Sellers, also coordinator of the Leopold Center for Sustainable Agriculture's Iowa Grassland Agriculture Program, says he recognizes that conservation and farm profitability must go hand-in-hand in order to be successful. He started planting switchgrass not in search of the next big energy source, but because of its practical applications to his operation.

"Switchgrass is highly adaptive. You can grow it from the Rocky Mountains of Canada all the way to the Gulf of Mexico. It was promoted for its wildlife benefits and all of that years ago. I started planting it in 1980 and was just interested in it at first as warm-season grazing and a wildlife habitat, and it kind of went from there," Sellers says. "Then, when switchgrass was recognized as having the best potential for energy, the focus started to shift."

That focus today, at least in southern Iowa, has blossomed into a new use for switchgrass that has fueled a whole new industry's development. Today, a cooperative group of farmers, Sellers among them, is growing switchgrass for utilization to generate energy alongside coal in the Ottumwa Generating Station in Chillicothe, just over 50 miles east of Corydon. The growers comprise the Chariton Valley Biomass Project, part of Chariton Valley Resource Conservation and Development, a U.S. Department of Agriculture-funded system for conservation encompassing Lucas, Wayne, Appanoose and Monroe counties in southern Iowa.

Burning switchgrass for energy

Today, more than 3,000 acres in southern Iowa is planted to switchgrass. The U.S. Department of Energy is working with the Chariton Valley group, providing periodic grant funding for research and development to help determine switchgrass' prospects for more widespread and regular use as an energy crop.

Switchgrass, which is sold through power purchase agreements directly to the energy plant, comprises 2.5 percent of the total resource input at the Ottumwa energy facility. When entering the plant, the grass is debaled and ground, yielding finely chopped dry matter that is injected into boilers much the same way powdered coal is injected in conventional plants.

"It goes into a big blower and it's transported pneumatically up into a boiler, then from its own nozzle, blown into the firebox," Sellers says. "The coal is going in on its own stream, and we're pouring in through our own stream."

To date, Sellers says no decline in the plant's energy efficiency has been observed with co-firing switchgrass and coal.

"We've had experts test every aspect of that facility's operations, and that plant hasn't shown a difference so far," he says. "We don't expect that plant to even know it's there."

At the 700-megawatt energy plant, Sellers says 55,000 3- by 4- by 8-foot square bales must be produced to consistently meet the input quota. Because of the costs associated with growing switchgrass, combined with the low cost of coal, it is a constant challenge to find ways to bolster production efficiency to cost effectively meet energy demands.
----
**Objective a:**
From the data items below, pull out each line that contains the word "this", matching its case exactly.

[Data items]
----
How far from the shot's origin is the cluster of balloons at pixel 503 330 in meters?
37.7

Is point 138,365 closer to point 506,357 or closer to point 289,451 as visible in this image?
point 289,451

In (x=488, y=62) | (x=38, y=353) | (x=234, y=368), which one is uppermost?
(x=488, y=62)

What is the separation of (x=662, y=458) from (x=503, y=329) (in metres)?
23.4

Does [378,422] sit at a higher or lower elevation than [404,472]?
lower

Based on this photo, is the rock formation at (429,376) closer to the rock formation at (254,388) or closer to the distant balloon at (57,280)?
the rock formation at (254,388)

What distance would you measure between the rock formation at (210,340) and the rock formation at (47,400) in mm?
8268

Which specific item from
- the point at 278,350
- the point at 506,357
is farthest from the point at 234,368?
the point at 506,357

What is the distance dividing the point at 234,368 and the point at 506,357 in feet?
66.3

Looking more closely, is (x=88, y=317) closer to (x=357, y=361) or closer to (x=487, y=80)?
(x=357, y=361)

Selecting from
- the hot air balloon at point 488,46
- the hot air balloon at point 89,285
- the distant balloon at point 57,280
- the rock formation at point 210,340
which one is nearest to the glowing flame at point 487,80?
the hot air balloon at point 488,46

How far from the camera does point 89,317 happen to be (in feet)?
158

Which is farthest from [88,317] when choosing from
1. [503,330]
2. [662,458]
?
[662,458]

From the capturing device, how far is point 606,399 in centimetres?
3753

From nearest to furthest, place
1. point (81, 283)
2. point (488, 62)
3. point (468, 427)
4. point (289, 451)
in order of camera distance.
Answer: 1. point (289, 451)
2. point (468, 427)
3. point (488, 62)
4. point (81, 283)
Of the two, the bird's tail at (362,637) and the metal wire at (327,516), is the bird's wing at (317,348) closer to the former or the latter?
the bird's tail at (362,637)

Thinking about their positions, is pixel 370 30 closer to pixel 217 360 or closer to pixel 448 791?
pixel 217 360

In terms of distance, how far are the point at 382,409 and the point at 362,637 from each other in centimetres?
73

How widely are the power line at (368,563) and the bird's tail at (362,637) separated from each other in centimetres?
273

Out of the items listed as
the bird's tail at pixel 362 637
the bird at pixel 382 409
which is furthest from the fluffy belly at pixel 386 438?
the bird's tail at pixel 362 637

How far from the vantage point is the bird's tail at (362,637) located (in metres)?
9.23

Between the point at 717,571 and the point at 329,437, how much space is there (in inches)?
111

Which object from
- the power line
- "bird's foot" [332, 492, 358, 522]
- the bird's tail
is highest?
----
**Objective b:**
Carry on the passage about growing switchgrass for energy in southern Iowa, starting right after its final sentence.

**Output a:**
Is point 138,365 closer to point 506,357 or closer to point 289,451 as visible in this image?
Based on this photo, is the rock formation at (429,376) closer to the rock formation at (254,388) or closer to the distant balloon at (57,280)?

**Output b:**
"Unfortunately, coal is dirt cheap, and it's going to stay dirt cheap. A baler costs $75,000, and you don't have an electric plant on every street corner. We have to truck it 55 miles from here to the plant," Sellers says. "We've pushed it and applied more nitrogen early in the growing season just to see what the soil is capable of. Four tons per acre is where it cash flows, but we can raise as much as six tons/acre."

Utilizing switchgrass for energy has another avenue for the future: Ethanol. With cellulose ethanol technology on the verge of reaching the mainstream, switchgrass could be an alternative to more conventional ethanol production methods, according to Sellers.

"We've got the cellulose-to-ethanol technologies in place now, so this is what you're going to start seeing spring up if we have some policy that would help a little bit," he says. "The corn people have the policy to support them. They've worked super-hard for it.

"We have seen a lot better net energy gain with a bale of switchgrass than with a bushel of corn, when making ethanol out of it."

Managing switchgrass

Switchgrass as a crop requires atypical management. For optimal output, it is harvested every other year, rather than annually. Even though it is common in CRP fields, switchgrass harvested for energy generation must be a relative monoculture, meaning derived from primarily a single seed type, rather than part of a mixture of grasses. Once the grass reaches maturity in harvest years, it is swathed and baled, much like other forage crops. Sellers says the 3- by 4- by 8-foot bales are used in the Chariton Valley project because of ease of handling and storage. Bales are currently stored in 13 buildings around the Rathbun Lake watershed area that comprises the four counties of Wayne, Lucas, Appanoose and Monroe. One building near the energy facility houses 16,000 bales and is utilized in times when weather prevents hay delivery from more outlying areas.

In terms of soil conservation and preservation, switchgrass is unique in its benefits. Much of Sellers' ground is highly erodible, yet switchgrass flourishes. This is due in part to its "sod roots," which form an interwoven layer of roots that don't penetrate extremely deep in the soil, but form a layer of solely root tissue just beneath the surface. This, in effect, stabilizes ground that might be easily eroded if planted to row crops. For this reason alone, Sellers says the value of switchgrass should be clear.

"The fields have a soil quality that's just sky high. We've got moderate to severely eroded soils from years and years of row cropping, or too short of rotations of full tillage. This is really helping this soil bring itself back," he says. "We're spending millions on soil conservation in this country so we can row crop all the land when we could rotate in switchgrass and accomplish the same thing."

Perhaps the greatest benefit of switchgrass to soil quality comes through its manipulation of nutrients. According to Sellers, switchgrass is a C4 grass, which means nutrients move throughout the plant during different times of the growing season. This culminates with the first killing frost in the fall, when nutrients like phosphorous and potassium move into the roots. As a result, nutrients stay circulating throughout the soil, rather than being removed, like they are with row crops.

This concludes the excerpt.